GIVEN DATA:
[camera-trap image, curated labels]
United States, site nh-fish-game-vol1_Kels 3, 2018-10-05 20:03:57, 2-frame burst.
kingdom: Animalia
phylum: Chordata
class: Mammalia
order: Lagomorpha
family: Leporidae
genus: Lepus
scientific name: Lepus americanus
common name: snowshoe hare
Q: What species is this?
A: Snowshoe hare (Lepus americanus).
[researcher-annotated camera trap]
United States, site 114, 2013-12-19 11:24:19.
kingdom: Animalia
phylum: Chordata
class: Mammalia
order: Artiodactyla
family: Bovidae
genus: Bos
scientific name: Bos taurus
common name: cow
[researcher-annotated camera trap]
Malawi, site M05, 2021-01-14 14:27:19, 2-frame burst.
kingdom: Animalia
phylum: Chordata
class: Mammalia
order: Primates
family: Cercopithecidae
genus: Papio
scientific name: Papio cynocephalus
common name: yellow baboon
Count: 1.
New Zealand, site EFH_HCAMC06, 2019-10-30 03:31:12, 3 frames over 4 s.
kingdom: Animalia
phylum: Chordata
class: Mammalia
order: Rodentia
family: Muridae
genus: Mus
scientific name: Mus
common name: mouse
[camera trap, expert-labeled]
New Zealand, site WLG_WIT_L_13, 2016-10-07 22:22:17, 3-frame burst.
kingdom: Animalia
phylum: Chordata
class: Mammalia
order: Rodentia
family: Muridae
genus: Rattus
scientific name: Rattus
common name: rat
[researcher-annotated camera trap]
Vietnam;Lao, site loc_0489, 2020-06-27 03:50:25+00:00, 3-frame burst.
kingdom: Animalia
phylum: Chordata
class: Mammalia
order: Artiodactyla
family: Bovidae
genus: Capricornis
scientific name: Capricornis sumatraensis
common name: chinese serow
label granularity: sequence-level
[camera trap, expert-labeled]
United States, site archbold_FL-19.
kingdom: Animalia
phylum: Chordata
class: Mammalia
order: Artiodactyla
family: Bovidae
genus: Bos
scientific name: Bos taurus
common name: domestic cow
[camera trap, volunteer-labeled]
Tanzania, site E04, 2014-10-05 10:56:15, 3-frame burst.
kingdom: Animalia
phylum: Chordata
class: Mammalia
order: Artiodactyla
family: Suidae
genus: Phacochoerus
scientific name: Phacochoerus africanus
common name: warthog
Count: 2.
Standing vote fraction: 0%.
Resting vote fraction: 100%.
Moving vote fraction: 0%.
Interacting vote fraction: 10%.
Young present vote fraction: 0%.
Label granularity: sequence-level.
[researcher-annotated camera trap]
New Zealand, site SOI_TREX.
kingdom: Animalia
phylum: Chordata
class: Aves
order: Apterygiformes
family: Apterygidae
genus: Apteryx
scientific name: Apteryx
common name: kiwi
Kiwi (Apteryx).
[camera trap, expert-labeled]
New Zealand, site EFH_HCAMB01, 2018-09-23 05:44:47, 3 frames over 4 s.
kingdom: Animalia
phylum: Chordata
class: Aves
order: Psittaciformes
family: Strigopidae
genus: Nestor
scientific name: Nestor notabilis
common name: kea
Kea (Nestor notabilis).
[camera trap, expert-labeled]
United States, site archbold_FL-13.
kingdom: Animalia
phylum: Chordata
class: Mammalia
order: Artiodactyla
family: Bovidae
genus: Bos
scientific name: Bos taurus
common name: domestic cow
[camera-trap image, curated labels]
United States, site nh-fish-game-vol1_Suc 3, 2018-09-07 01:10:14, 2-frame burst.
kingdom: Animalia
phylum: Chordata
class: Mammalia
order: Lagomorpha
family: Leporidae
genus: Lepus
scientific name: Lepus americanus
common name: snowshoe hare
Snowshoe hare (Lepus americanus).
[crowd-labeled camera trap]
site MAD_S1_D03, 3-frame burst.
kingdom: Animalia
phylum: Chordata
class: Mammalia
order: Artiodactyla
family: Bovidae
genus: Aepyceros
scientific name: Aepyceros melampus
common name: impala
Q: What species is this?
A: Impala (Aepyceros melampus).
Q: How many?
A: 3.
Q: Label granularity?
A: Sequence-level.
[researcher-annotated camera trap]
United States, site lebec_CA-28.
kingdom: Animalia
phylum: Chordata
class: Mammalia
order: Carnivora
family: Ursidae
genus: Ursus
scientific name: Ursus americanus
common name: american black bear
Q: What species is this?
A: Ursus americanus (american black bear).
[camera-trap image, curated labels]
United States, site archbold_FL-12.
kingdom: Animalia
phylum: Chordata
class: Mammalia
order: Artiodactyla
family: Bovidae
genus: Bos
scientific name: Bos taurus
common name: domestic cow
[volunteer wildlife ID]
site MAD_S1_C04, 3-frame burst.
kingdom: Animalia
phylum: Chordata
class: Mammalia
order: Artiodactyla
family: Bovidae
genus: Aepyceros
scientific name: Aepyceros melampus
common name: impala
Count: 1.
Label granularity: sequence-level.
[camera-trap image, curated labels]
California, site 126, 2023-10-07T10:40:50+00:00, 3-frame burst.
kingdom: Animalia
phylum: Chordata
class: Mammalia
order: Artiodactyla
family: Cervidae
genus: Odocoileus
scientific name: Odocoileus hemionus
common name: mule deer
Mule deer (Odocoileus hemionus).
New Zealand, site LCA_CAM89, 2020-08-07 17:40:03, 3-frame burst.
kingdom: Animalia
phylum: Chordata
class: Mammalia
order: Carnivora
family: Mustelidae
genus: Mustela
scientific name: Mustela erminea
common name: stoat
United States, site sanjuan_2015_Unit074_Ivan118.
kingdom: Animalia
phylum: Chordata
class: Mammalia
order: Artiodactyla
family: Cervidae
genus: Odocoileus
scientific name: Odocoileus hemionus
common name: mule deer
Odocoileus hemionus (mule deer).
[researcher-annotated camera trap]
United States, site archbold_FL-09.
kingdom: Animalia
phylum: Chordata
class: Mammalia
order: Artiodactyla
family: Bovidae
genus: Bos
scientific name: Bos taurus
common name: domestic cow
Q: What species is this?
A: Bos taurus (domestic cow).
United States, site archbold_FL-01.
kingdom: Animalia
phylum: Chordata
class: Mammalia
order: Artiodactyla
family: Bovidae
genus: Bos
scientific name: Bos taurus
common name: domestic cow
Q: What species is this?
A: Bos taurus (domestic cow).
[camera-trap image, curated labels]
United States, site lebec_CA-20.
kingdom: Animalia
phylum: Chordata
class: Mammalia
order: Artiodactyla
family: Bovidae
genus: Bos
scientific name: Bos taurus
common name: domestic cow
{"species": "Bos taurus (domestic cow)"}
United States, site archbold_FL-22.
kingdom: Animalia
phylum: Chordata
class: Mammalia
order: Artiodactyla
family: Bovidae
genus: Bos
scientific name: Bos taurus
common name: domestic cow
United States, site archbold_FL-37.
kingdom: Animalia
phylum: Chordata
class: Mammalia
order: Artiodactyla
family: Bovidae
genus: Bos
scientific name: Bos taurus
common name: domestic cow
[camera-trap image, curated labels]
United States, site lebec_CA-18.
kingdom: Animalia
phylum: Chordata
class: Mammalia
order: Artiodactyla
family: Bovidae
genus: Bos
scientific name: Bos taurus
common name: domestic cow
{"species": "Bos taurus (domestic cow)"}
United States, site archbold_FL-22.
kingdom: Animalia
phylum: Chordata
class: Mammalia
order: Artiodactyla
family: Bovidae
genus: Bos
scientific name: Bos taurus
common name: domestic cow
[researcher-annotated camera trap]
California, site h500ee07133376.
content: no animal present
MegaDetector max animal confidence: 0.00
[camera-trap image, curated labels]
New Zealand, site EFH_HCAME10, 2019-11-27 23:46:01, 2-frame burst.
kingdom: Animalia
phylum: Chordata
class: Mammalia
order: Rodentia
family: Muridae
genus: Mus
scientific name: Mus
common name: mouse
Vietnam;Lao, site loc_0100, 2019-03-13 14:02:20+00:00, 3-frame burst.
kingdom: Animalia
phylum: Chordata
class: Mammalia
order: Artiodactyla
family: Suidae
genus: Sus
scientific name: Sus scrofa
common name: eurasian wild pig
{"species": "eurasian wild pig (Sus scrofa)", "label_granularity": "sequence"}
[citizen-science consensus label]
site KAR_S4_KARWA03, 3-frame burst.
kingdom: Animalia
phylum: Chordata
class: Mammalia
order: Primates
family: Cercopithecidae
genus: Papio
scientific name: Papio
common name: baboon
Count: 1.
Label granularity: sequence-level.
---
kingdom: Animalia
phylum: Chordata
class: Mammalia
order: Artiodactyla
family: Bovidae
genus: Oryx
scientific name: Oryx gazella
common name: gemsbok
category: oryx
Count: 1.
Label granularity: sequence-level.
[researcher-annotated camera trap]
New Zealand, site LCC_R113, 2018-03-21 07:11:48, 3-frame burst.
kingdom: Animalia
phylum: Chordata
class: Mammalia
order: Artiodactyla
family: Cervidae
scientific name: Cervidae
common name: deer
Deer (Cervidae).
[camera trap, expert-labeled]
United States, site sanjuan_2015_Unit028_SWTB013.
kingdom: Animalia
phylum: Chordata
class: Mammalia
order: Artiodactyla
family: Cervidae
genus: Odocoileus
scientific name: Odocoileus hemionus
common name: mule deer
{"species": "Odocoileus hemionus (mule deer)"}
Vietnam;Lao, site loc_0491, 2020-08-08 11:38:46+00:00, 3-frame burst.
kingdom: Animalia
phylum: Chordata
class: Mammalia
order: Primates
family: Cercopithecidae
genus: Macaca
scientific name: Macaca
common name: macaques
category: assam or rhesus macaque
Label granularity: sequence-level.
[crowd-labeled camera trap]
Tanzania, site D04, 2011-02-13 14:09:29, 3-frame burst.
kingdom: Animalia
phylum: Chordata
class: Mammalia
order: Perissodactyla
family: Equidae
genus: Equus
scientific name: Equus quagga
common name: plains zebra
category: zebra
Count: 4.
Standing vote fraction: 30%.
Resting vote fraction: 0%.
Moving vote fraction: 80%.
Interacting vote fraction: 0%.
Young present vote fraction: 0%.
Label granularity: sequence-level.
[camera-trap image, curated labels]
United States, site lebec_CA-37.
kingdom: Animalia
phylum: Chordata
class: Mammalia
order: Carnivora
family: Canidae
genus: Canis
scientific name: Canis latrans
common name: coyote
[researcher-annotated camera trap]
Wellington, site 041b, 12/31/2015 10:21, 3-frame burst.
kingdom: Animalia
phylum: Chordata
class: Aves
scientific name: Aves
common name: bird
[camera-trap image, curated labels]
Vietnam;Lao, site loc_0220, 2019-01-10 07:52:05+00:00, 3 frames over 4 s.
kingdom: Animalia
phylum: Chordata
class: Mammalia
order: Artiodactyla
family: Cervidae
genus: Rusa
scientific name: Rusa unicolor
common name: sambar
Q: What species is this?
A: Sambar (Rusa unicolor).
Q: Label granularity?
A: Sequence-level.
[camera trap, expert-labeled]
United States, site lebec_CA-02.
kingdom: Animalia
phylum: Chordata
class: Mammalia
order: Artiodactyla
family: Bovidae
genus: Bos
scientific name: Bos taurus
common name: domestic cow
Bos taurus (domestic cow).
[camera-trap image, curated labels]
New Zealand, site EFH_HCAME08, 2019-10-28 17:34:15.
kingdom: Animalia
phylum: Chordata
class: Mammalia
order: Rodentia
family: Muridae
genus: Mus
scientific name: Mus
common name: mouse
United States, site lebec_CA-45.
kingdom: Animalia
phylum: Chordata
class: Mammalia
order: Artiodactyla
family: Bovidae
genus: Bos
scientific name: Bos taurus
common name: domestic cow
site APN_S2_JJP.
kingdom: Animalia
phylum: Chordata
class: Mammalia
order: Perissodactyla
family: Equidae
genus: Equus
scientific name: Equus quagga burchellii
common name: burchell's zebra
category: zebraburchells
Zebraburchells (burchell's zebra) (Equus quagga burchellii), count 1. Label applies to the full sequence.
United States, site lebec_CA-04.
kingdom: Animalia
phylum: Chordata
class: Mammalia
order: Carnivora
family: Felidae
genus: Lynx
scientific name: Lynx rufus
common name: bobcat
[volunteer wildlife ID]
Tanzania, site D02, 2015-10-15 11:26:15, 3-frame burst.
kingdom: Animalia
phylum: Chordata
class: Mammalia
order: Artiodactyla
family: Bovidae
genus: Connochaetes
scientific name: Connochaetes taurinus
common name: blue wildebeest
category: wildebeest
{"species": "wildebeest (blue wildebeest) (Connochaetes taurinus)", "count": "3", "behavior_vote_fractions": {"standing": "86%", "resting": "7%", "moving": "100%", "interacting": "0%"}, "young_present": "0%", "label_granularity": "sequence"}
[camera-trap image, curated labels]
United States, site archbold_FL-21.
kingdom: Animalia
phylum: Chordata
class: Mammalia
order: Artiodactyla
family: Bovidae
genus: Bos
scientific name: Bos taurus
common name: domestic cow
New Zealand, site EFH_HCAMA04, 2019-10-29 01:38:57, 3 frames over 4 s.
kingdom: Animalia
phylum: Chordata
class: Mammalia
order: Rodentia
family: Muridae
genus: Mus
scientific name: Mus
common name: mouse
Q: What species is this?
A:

PROBLEM TO WORK ON: Which of the lines above hold the string "California"? Pick each of them out.

ANSWER TO THIS PROBLEM:
California, site 126, 2023-10-07T10:40:50+00:00, 3-frame burst.
California, site h500ee07133376.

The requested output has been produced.